==== Supplied material

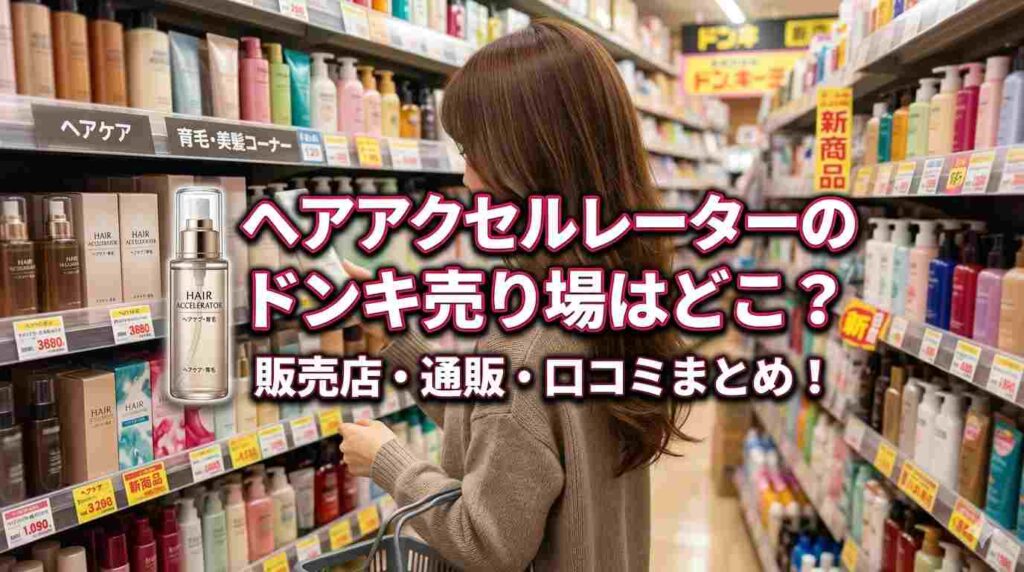 ヘアアクセルレーターのドンキ売り場はどこ？販売店・通販・口コミまとめ！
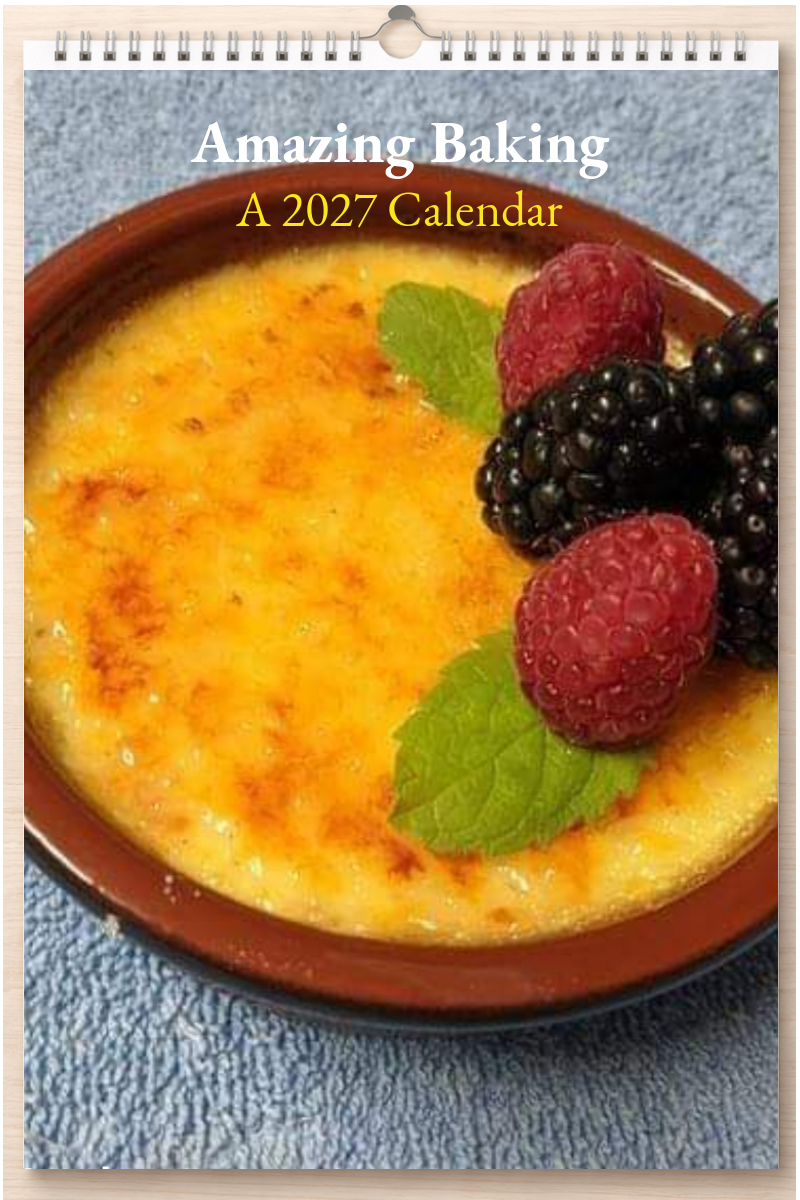 Amazing Baking: A 2027 Calendar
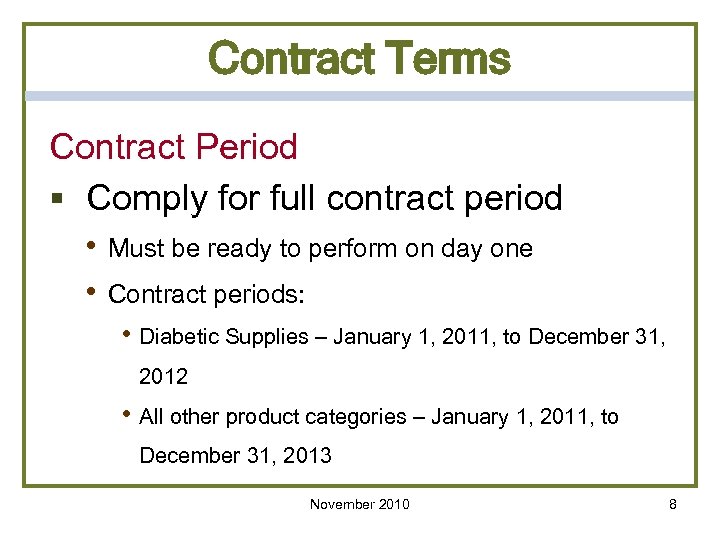 Contract Terms Contract Period § Comply for full contract period • Must be ready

========

What is needed: Restate each line of the material word for word, skipping any picture.

Task output:
 ヘアアクセルレーターのドンキ売り場はどこ？販売店・通販・口コミまとめ！
 Amazing Baking: A 2027 Calendar
 Contract Terms Contract Period § Comply for full contract period • Must be ready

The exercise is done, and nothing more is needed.